Welcome to part 3 of the Real Women, Real Business series!
This series is about understanding the ‘how’ and the ‘why’ of quitting a job and starting a business.
Before I left my corporate job, I was so in awe (and still am) of women who had taken the leap and set up their own business. I wanted to know how they came up with their idea and what gave them the courage to finally go for it.
This week’s interview is with a Career Executive Coach!
If you love what you read, here are the other interviews in the series for you to peruse at your leisure!
- Interview 1: Ellie Frost, Brand Strategist, and Business Coach
- Interview 2: Rachel Creeger. Comedian, Writer, and Director
Coming over the next 3 weeks are the below interviews, sign up to the blog to receive them in your inbox!
- Interview 4: Monika Wawrzyczek. Mystique Lash Salon, and Academy
- Interview 5: Louise Winter: A Modern Funeral Director
- Interview 6: Georgia Gallone. Digital Marketing Consultant and App Founder
An interview with Laura Peli, a Career Executive Coach!
What is your business?
Ni-Cons Consulting is a company focused on Career Consulting and Coaching. We work all over Europe and China, collaborating with Universities and high schools, as well as the corporate world. We work with the future leaders, shaping their leadership skills through coaching and motivation.
What was your previous job?
I worked in Business Hospitality Consultancy, I had an important role within the company and I loved it. But two years ago I felt it was the right time to leave and start a new adventure with my business partner Carla Ferrero.
What made you decide you wanted to leave your corporate job?
I have always wanted to be a coach focusing only on developing people’s skills and abilities. Although I could coach and train the employees within the organization at my previous firm, I wanted more.
How did you decide what business to set up?
Carla and I worked alongside youngsters for quite a while. We realized that the students were not prepared enough to face the world of work. Especially millennials, who had a different attitude towards the small ‘daily failures’.
We understood there was a gap in the market and we gave it a go. In the UK there were already few existing companies like ours, however, in the rest of Europe, we were kind of pioneers in what we do.
Was everyone supportive of your idea?
Initially, several people asked me if I was sure I had considered all the potential scenarios. I knew that in order to reach my goal I had to trust in myself and do a leap of faith.
Some people even asked me if I was afraid to fail. The answer is “No”. Our life is made by daily failures, without them we wouldn’t be able to be good professionals.
Did you have to get any outside investment to get going?
No, we didn’t, we preferred to have the full ownership of the company. For this reason, we managed not to have external investors.
Did you take any courses or qualifications?
Carla has majored in Chinese language and lived in Asia for several years, this is why we work with Chinese students too. Whereas I have gained my BA in foreign languages in Italy, then I moved to the UK where I got a couple of Masters in London.
Nevertheless, I am a coach, so between The Coaching Academy and other private institutions, I have done several courses and training in this field. I never stop studying though, as a matter of fact, I am already looking for the next course to attend!
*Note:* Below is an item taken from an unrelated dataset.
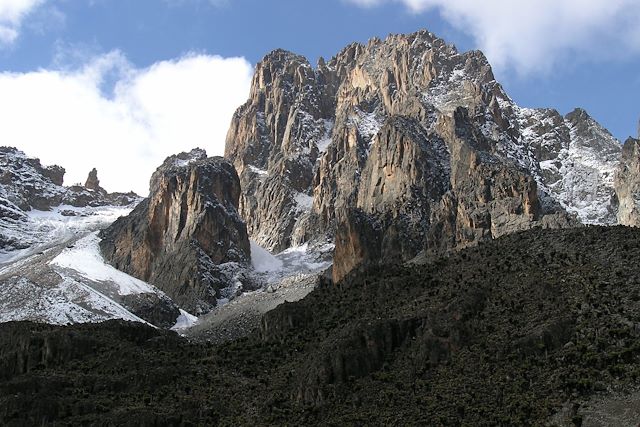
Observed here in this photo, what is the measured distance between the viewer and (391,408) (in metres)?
64.9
Did you have any particular fears about starting a business and if so how did you get over them?
I recall my business partner and I being overly enthusiast at the beginning and that positive attitude really helped, especially when our business was in an embryonal state.
When you start a new business you have to keep your goal in mind: never forget the reason behind the company. Also, we set short and medium-term goals, in this way we keep ourselves motivated.
What was the hardest thing about setting up the business?
The hardest was knowing that the income would have been unstable for a while, at the beginning is hard, but if I focus on my aims, I see that it’s worth it.
How do you manage your time? Do you take certain days off?
My personal life has suffered initially, I was very focused on my work and I didn’t really take a lot of time off. But after the first 6/9 months, I have managed to find a way.
The secret for a good balance is to keep one day a week (or two half-a-days) and take that time just for yourself to do the things that you love. At the end of the day, if you burn out, you won’t be a good CEO.
Do you ever procrastinate and how do you deal with it?
It happens that when we travel for work, we have bigger workload waiting for us at the end of the day! In case I have extra work to do, I try to sort it out as soon as possible, working till late or early in the morning.
How do you market your business? Word of mouth/types of social media?
I think LinkedIn is an incredible tool in terms of marketing your business. We also keep up with the social media world with our Facebook page and Instagram.
Half of our business is from word of mouth, which, as far as I am concerned, is the best way. Happy clients who spread the voice is a powerful marketing tool.
What is your favourite thing about having your own business?
I can manage my timetable and I can work from anywhere.
Thanks to the internet, a coach like me I can easily work with people via Video Call. It all depends on how you organise your schedule.
What is the one piece of advice you would give to women who want to start a business?
To think if this is what they really want. If yes, then do it as soon as possible. This world needs more women leaders.